AIIB : Une alternative aux financements traditionnels



Medine


Jacaranda

Obnubilés par les six milliards USD obtenus lors de la conférence des bailleurs et des investisseurs à Paris, les autorités malgaches semblent ignorer que  d’autres potentiels de financements existent dans le monde. Une alternative aux financements traditionnels existe

C’est le cas notamment de la Banque Asiatique d’investissements en Infrastructures (Asian Infrastructure Investment Bank ou AIIB) qui, en 2016, a financé neuf projets dans sept pays pour un montant global de 173 milliards de dollars. Une filière qui mérite en tout cas, d’être creusée, pour mettre un terme à cette domination européenne et américaine, en matière de partenariat pour le développement.

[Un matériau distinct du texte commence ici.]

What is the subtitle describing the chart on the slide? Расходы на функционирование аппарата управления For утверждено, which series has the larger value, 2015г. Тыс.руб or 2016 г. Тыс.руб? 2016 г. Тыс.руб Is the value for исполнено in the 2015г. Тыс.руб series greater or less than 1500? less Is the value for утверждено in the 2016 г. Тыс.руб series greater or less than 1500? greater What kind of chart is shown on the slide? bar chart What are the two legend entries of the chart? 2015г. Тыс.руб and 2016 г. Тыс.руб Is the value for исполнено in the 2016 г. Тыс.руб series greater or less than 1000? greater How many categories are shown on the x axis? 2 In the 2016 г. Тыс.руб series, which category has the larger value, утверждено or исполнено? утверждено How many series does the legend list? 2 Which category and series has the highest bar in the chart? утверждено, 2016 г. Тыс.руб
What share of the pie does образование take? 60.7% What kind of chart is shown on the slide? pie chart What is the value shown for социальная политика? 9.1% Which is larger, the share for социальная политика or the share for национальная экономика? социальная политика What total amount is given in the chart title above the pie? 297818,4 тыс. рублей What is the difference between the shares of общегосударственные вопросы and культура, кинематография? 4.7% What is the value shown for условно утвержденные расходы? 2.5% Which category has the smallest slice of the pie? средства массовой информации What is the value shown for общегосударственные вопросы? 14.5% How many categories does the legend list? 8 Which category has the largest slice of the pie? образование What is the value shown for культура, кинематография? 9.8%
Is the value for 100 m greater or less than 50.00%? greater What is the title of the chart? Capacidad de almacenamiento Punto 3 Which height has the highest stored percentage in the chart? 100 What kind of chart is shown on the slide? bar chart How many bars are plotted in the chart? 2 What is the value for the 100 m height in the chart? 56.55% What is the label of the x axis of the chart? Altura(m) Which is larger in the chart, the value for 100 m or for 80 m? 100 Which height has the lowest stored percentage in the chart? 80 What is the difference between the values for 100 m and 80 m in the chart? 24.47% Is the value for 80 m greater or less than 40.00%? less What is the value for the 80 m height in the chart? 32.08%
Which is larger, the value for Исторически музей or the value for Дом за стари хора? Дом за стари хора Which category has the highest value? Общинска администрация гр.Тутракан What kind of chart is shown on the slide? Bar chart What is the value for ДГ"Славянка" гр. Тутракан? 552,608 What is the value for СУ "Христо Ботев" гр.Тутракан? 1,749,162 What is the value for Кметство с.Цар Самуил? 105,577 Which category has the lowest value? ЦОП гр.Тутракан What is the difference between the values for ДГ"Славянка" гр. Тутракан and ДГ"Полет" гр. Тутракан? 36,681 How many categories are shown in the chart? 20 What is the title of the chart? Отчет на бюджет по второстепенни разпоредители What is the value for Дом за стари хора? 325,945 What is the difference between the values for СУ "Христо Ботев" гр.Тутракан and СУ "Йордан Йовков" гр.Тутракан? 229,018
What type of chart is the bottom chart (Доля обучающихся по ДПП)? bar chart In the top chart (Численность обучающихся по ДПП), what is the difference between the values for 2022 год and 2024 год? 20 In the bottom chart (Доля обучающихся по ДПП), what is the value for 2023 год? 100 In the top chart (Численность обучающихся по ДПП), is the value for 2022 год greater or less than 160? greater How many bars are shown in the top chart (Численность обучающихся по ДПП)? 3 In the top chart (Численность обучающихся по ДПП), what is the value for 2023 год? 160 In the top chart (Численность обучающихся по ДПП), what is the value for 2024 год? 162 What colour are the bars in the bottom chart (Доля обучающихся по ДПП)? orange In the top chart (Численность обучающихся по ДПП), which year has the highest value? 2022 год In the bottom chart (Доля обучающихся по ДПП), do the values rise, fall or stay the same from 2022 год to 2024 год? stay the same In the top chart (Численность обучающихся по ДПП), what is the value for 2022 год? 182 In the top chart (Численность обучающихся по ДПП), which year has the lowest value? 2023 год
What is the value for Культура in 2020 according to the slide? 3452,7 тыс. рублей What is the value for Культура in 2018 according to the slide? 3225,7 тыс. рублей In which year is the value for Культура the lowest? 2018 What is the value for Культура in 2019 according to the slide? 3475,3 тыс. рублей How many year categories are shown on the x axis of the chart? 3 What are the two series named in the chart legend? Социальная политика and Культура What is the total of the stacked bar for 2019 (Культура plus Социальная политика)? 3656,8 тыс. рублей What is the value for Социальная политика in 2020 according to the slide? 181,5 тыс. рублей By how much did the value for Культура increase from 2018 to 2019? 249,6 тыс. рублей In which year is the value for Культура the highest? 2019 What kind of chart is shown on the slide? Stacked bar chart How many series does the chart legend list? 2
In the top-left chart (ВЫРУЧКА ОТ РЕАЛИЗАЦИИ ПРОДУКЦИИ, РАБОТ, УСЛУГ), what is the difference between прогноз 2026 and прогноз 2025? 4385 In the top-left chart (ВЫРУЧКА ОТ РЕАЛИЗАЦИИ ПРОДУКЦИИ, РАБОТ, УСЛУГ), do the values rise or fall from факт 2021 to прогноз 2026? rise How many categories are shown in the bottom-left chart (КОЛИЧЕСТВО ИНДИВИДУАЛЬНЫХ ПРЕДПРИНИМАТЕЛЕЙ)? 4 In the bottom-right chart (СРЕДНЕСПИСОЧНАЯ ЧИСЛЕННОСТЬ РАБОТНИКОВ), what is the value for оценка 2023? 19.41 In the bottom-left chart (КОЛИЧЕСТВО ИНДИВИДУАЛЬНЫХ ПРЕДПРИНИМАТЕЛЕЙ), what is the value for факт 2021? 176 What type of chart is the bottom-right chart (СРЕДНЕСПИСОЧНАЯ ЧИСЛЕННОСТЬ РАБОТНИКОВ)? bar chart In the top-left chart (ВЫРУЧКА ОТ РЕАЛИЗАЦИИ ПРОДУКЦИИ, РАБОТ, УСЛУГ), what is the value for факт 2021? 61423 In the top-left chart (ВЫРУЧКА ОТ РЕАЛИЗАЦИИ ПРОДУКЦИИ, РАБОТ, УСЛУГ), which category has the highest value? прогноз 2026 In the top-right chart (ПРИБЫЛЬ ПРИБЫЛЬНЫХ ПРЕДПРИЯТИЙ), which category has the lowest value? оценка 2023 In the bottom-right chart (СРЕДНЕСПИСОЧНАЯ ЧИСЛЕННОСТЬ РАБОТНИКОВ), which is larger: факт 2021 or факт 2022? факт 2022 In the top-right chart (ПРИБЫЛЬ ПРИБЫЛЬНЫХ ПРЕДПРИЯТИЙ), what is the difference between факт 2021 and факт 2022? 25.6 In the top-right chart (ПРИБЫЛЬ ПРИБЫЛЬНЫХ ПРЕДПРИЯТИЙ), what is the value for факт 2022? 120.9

Ce d’autant plus que l’AIIB va encore s’étendre avec les trois nouveaux pays qui vont la rejoindre.

Tentative. Pour l’histoire, l’AIIB qui a été  lancée  juin 2015 à l’initiative de la Chine est une tentative de Pékin et ses alliés pour briser la domination occidentale sur la gouvernance des différents bailleurs de fonds multilatéraux déjà existants. Elle compte 57 membres fondateurs parmi lesquels figurent une vingtaine de pays occidentaux, dont la France, l’Allemagne et le Royaume-Uni. « Peu après le lancement de cette institution qui se donne pour mission de financer des projets d’infrastructures en Asie, dont une ligne de chemin de fer colossale reliant Pékin à Bagdad, les Etats-Unis ont appelé les pays souhaitant rejoindre l’AIIB à patienter jusqu’à ce que cette banque fasse preuve d’un respect des normes de gouvernance et des standards environnementaux et sociaux. Mais cet appel n’a pas été pris en considération par de nombreux pays à travers le monde, dont des alliés de Washington. Au sein du Groupe des sept pays les plus industrialisés, seuls les Etats-Unis et le Japon ont préféré rester en-dehors de l’institution » selon l’agence Ecofin.

30%. Dans un entretien accordé à Bloomberg, le président de l’AIIB a cependant affirmé que son institution demeure ouverte à une adhésion des Etats-Unis. « La porte restera toujours ouverte à une adhésion des Etats-Unis étant donné que l’AIIB est une institution multilatérale de développement », a précisé M. Liqun, un ancien vice-ministre des Finances chinois qui a également occupé des postes de responsabilité à la Banque mondiale et à la Banque asiatique de développement. Washington soupçonne Pékin de vouloir utiliser l’AIIB pour favoriser ses entreprises et servir ses propres intérêts géopolitiques. La Chine détient en effet 30 % du capital de l’institution et 26 % des droits de vote, alors que l’Inde, deuxième actionnaire, vient très loin derrière avec 8,4 %. Considérée comme une alternative à la Banque mondiale et le FMI, l’AIIB n’a visiblement pas beaucoup de chance de passer à Madagascar.